Figure 3d shows global distributions of characteristic mixing timescales of organic molecules within the SOA matrix. They are generally several orders of magnitude larger than mixing timescales of water molecules, because bulk diffusivities of organic molecules are lower than those of water due to their larger molar mass11. Characteristic mixing times are shorter than minutes over oceans, tropics and high latitudes at the surface and 850 hPa, indicating that particles are homogeneously mixed and are likely to be in equilibrium between the gas and particulate phases. However, characteristic timescales are more than a day over dry regions at the surface, over most continental regions at 850 hPa and over the entire globe at 500 hPa, where particles are practically ‘frozen’ and subject to strong kinetic limitations of bulk diffusion of organic molecules. In such conditions, kinetic partitioning8,9,10 may be driving new particle formation and subsequent particle growth in the free troposphere28.

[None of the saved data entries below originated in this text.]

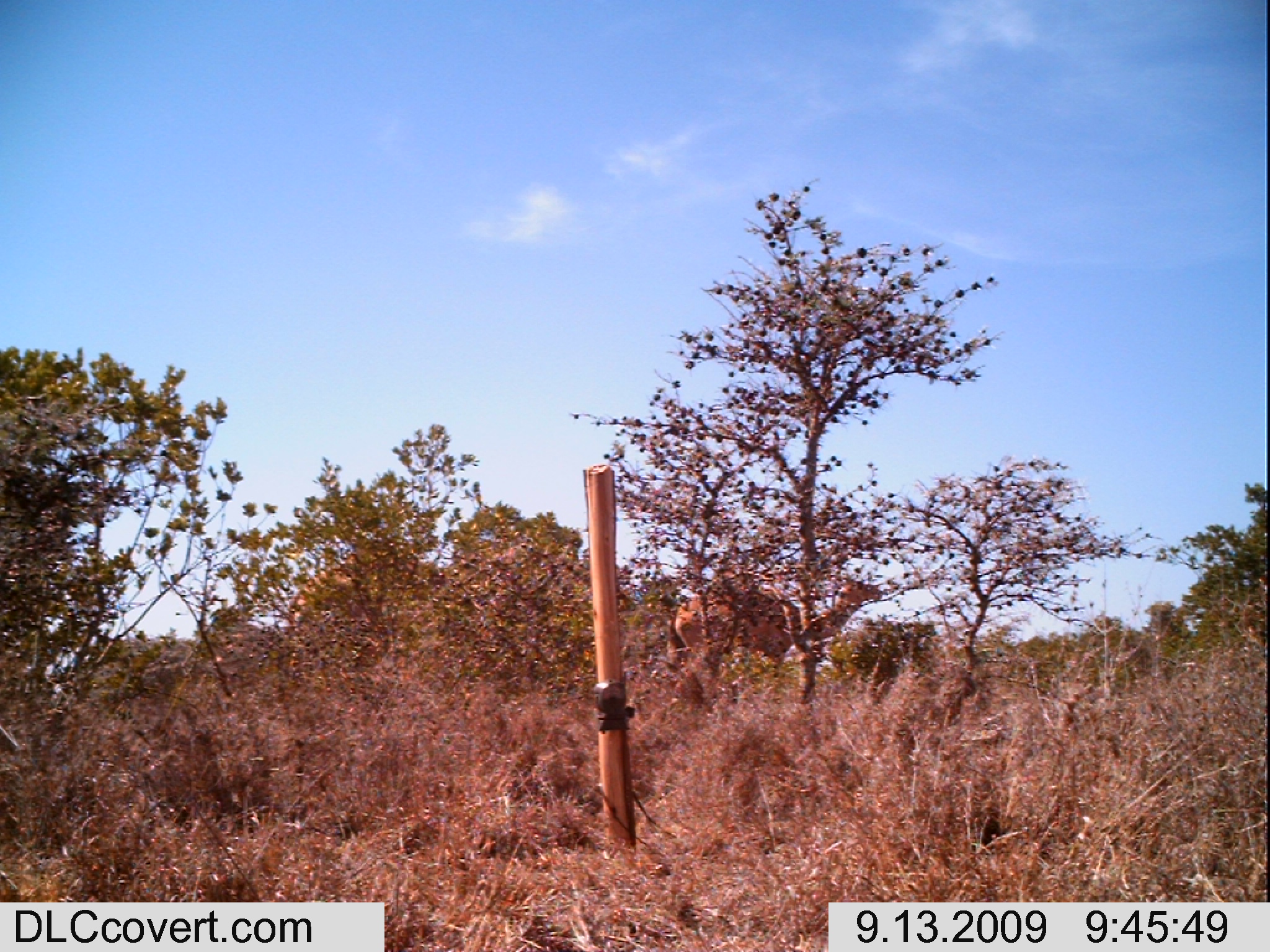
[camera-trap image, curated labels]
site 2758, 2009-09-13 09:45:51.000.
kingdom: Animalia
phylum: Chordata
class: Mammalia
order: Artiodactyla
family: Camelidae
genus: Camelus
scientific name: Camelus dromedarius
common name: dromedary camel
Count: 1.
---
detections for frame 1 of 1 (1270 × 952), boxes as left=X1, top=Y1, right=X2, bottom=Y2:
camelus dromedarius: left=663, top=568, right=883, bottom=704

These results have also important implications for long-range transport of persistent organic pollutants and polycyclic aromatic hydrocarbons. There are numerous observations of high concentrations of such hazardous and toxic compounds at remote sites such as the Arctic and the Antarctic29. This is unexpected, as chemical half-lives of these compounds against degradation by atmospheric oxidants such as O3, OH and NO3 have been estimated to be much shorter than the transport timescale. One plausible explanation arising from this study is that toxic compounds are embedded within glassy SOA matrices with low-bulk diffusivities and long mixing timescales, which can effectively shield them from chemical degradation by atmospheric photo-oxidants, facilitating efficient long-range transport in the atmosphere30,31,32.

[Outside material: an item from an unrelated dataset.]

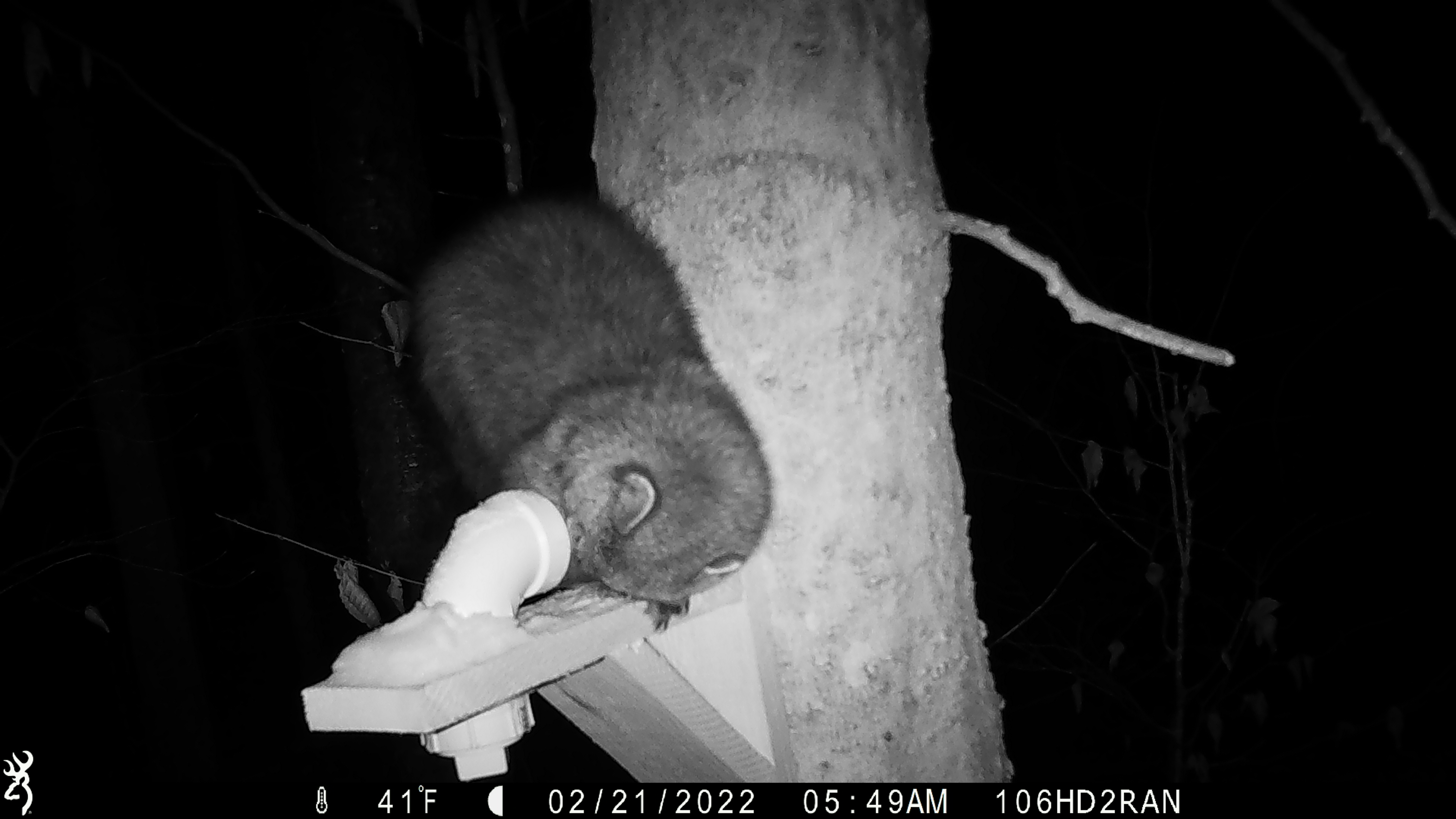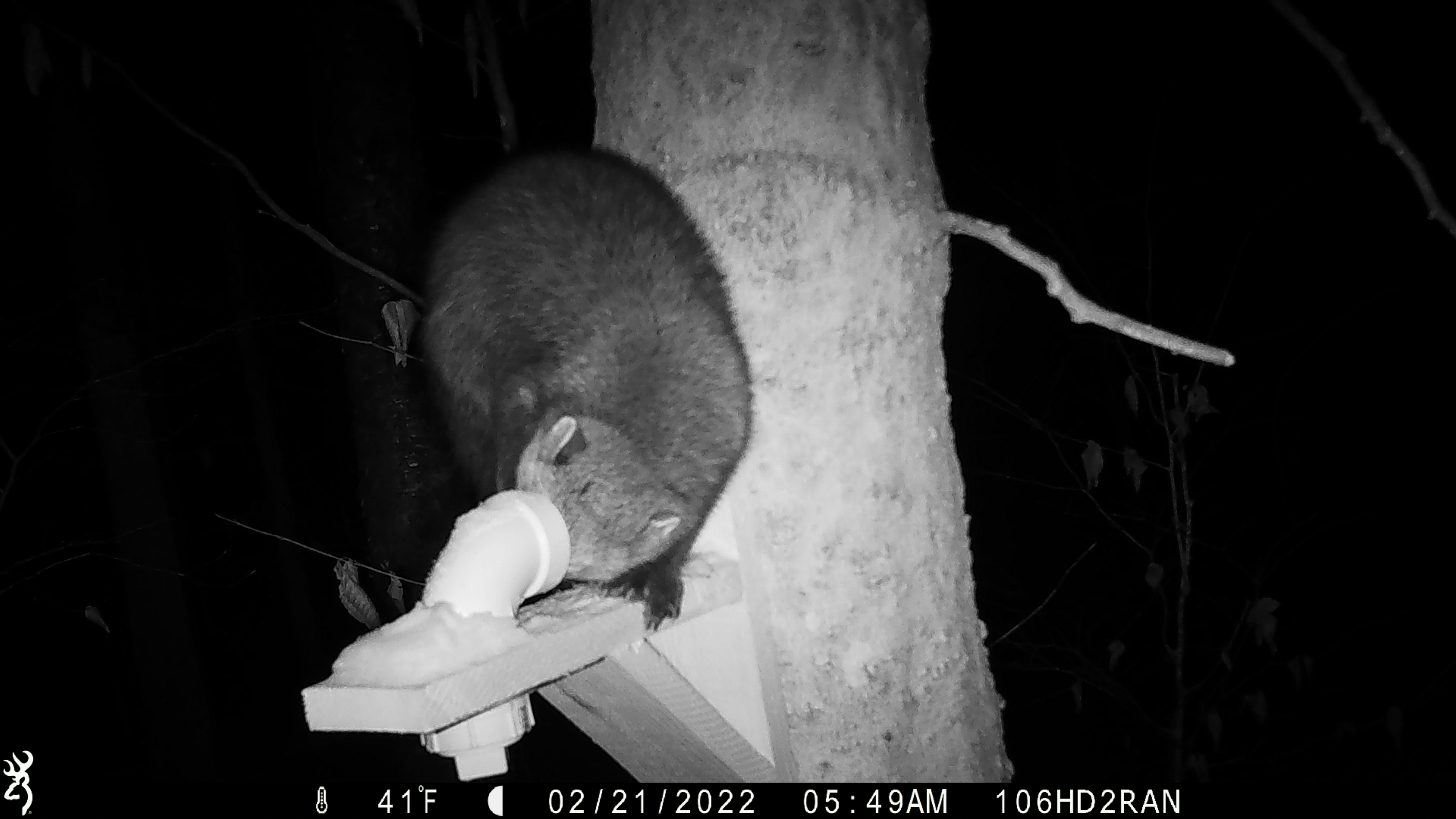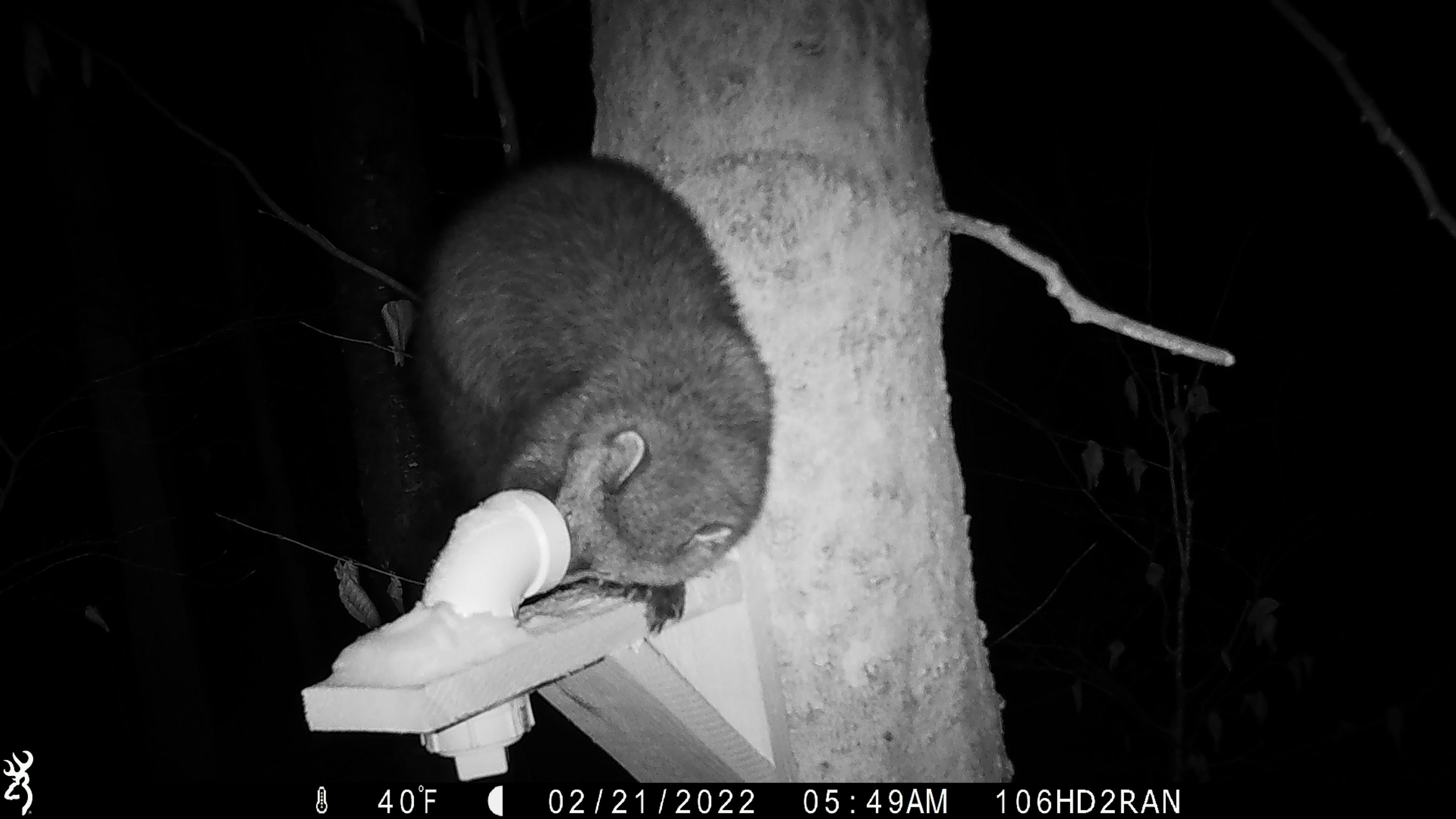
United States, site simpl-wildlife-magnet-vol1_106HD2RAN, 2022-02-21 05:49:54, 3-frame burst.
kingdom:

The results of this study highlight that due to a strong dependence of the particle phase state on RH and ambient temperature, the latter parameters determine the spatiotemporal distributions of SOA phase state worldwide. Several important aspects should be further explored in dedicated studies, such as diel and seasonal variations of the phase state, dependence of phase state on particle size33 and various anthropogenic and biogenic precursors, interactions with inorganic components in particles, and effects of extremely low-volatile organic compounds (ELVOCs)34 as well as particle- and aqueous-phase chemistry35. These results indicate that further development of advanced and detailed formalisms for the SOA lifecycle description in atmospheric models, and the effects on climate, air quality and public health is required.

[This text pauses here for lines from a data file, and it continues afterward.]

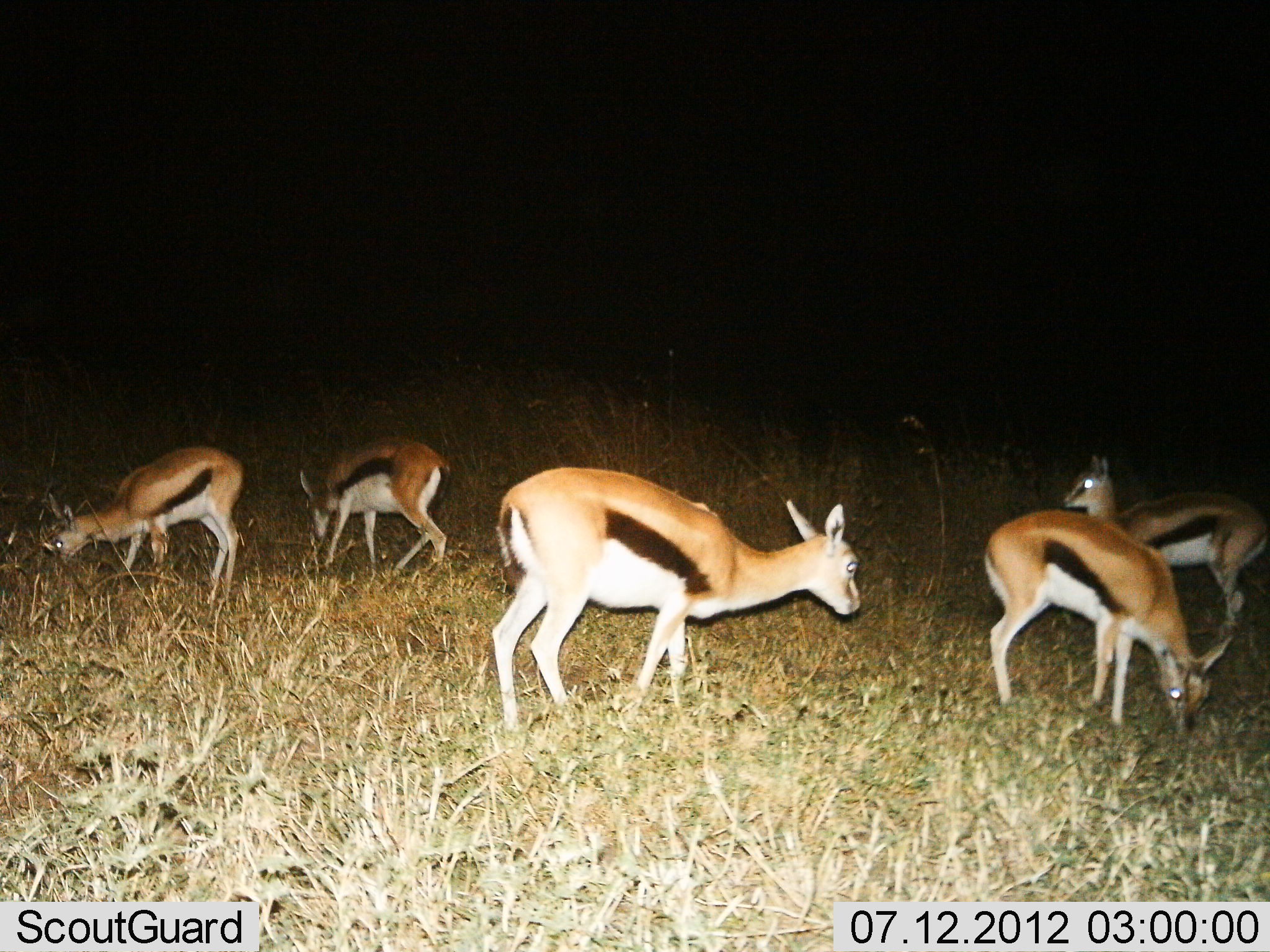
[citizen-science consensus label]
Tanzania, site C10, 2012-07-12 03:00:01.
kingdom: Animalia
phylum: Chordata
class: Mammalia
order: Artiodactyla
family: Bovidae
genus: Eudorcas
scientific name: Eudorcas thomsonii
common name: thomson's gazelle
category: gazellethomsons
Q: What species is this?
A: Gazellethomsons (thomson's gazelle) (Eudorcas thomsonii).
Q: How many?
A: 5.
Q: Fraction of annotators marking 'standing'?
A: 30%.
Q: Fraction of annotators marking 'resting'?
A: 0%.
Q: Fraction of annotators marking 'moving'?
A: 10%.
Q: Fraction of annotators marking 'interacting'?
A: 0%.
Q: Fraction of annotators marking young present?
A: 20%.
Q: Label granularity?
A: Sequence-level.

The organic aerosol module ORACLE considers the oxidation of alkanes, aromatics and isoprene by OH, and the oxidation of olefins and monoterpenes by O3, OH and NO3 (ref. 20). The global emission inventories of the considered SOA precursors are described in detail in Tsimpidi et al.20. The model system is applied to simulate the period 2005–2009 with a horizontal grid resolution of 1.875° × 1.875° and 31 vertical layers extending to about 25 km altitude (10 hPa). The model system has been evaluated by comparisons to observations, showing good performance in reproducing the spatial distributions and mass concentrations of SOA36.
The VBS approach assumes equilibrium partitioning. Ye et al.37 conducted chamber experiments, and found that α-pinene SOA mixes relatively quickly above 40% RH at room temperature. Liu et al.38 also observed a rapid partitioning of SOA compounds above 20–30% RH for anthropogenic SOA and for all RH values for biogenic SOA. These new studies strongly suggest that kinetic limitations in the bulk may not significantly affect SOA partitioning in the boundary layer, justifying the use of equilibrium partitioning in this part of the atmosphere. As shown in Supplementary Fig. 5c, in the current model, most SOA formation (around 95%) occurs in the boundary layer with conditions similar to the above experimental studies. Therefore, the apparent inconsistency may be relevant to only a small fraction (around 5%) of the SOA formation in this modelling study, and does not significantly affect our results and our conclusions. Application of a model such as the kinetic multi-layer model of gas–particle interactions (KM-GAP39,40) in both the interpretation of laboratory measurements and in the global model should be explored in future work, but is beyond the scope of the current study.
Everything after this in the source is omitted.